Alors que les Parisiens vitupèrent contre l’insalubrité endémique et les chantiers de travaux publics pléthoriques – 6000 en cours –, la municipalité affiche son ambition... esthétique. « Embellir Paris », quelle bonne idée... sur le papier. L’adjoint à la Culture, Christophe Girard, est ainsi mandaté pour promouvoir une vingtaine de micro-projets, aux confins de l’architecture, de l’urbanisme et de l’art contemporain. L’ambition : braquer le projecteur sur quelques-uns des recoins les plus sordides de la capitale – murs aveugles de l’école Keller (11e) ou préau cracra de la rue Michel Le Comte (3e) –, pour en faire des lieux, sinon désirables, du moins aimables.
Plus que le résultat, c’est le making-of qui compte. Un appel à projet pour éviter le soupçon de copinage. Suivi d’un appel à la vox populi pour cocher la case démocratie participative. À la fin de ce processus, un échantillon de personnalités incontestables et sympathiques du milieu de l’art contemporain sollicité pour désigner les lauréats. Aussi louable et prudent soit-il, ce dispositif a pourtant accouché d’une vingtaine d’expérimentations, inoffensives pour la plupart.
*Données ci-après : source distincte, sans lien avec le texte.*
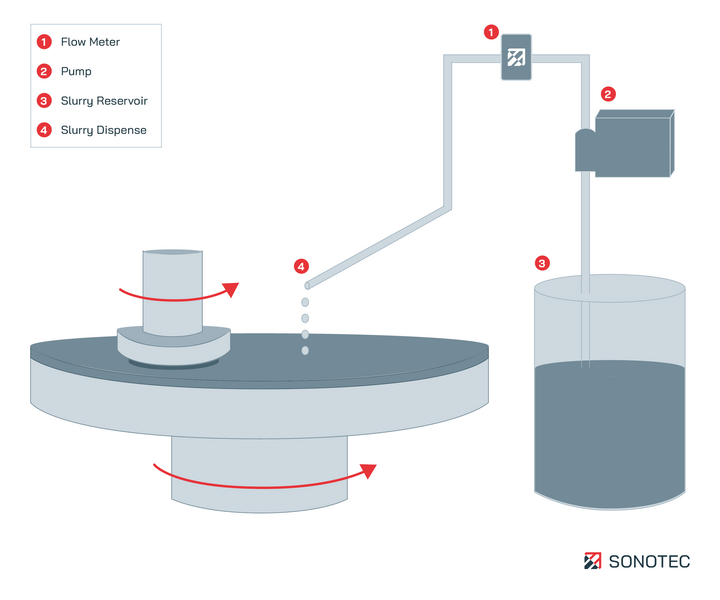 1 Flow Meter
2 Pump
3 Slurry Reservoir
4 Slurry Dispense

1

2

4

3

SONOTEC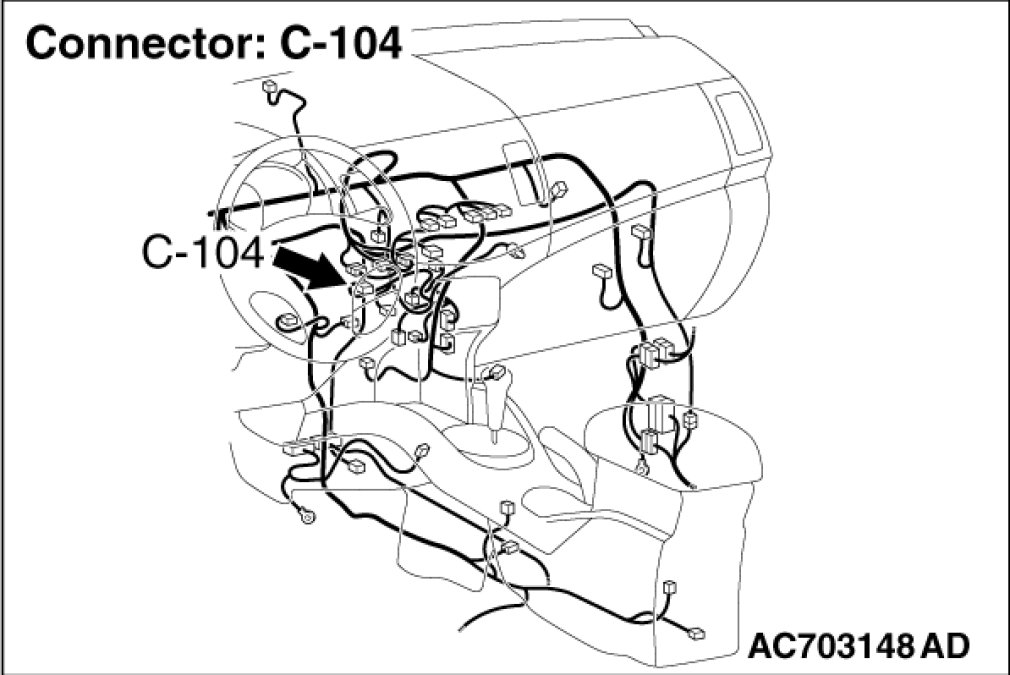 Connector: C-104

C-104

AC703148 AD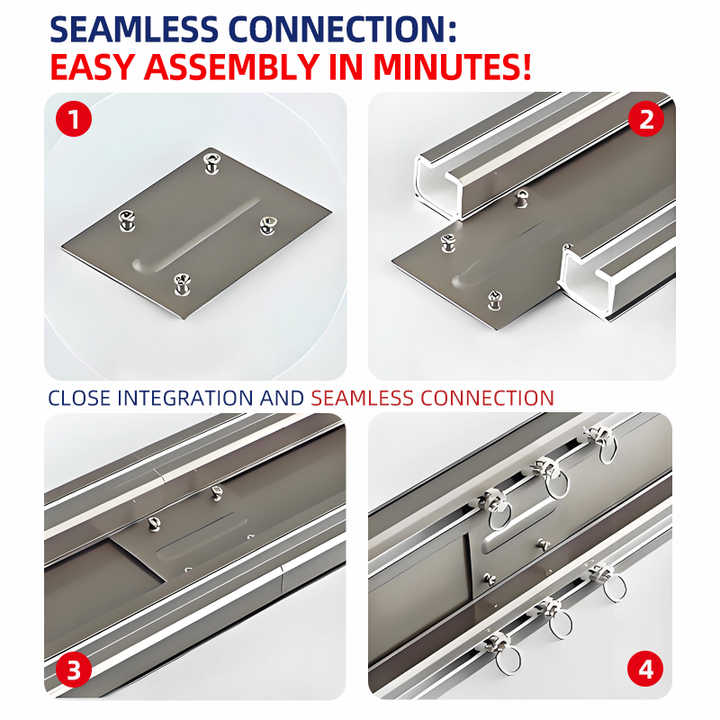 SEAMLESS CONNECTION:
EASY ASSEMBLY IN MINUTES!

1

2

CLOSE INTEGRATION AND SEAMLESS CONNECTION

3

4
L’audace, chère à Christophe Girard, est aux abonnés absents, à moins de désigner sous ce vocable des couleurs primaires cache-misère badigeonnées sur du béton, à la manière des fresques enfantines qui égayent déjà les écoles primaires des villes et villages de France. Une ou deux œuvres seulement échappent à ce jeu de coloriage. Une seule artiste, pour tout dire, a cherché à habiter l’espace plutôt qu’à l’habiller : Randa Maroufi, repérée dans le cadre de la Bourse Révélations Emerige et dont le projet est porté par l’Institut des cultures d’Islam. Sous le métro aérien à Barbès-Rochechouart, dans cette longue et laide artère qui accueille tous les trafics, cette prometteuse vidéaste a installé des photos de femmes. Femmes au café, femmes au salon de coiffure, femmes tenant le mur... Le grand remplacement des hommes, en quelque sorte, comme une réponse ironique mais non-agressive à l’islamo-machisme.
La faiblesse du pécule dévolu à chaque intervention – maxi 50 000 euros – n’explique pas seule l’inconsistance de l’ensemble. Peu d’artistes ont répondu à l’appel, sans doute parce qu’il est plus facile de poser une œuvre dans un lieu que d’y intervenir en profondeur. Plus grave, l’espace public semble désormais conçu comme un lieu neutre. Et l’art ne doit plus heurter personne. Comme si les ostentatoires cœurs de Joana Vasconcelos et tulipes de Koons avaient, dans leur coûteuse grandiloquence, tari le champ des possibles. Or, cette volonté d’unanimité ne saurait produire qu’un art estampillé « United Colors » qui, souhaitant plaire à tout le monde, ne touche personne.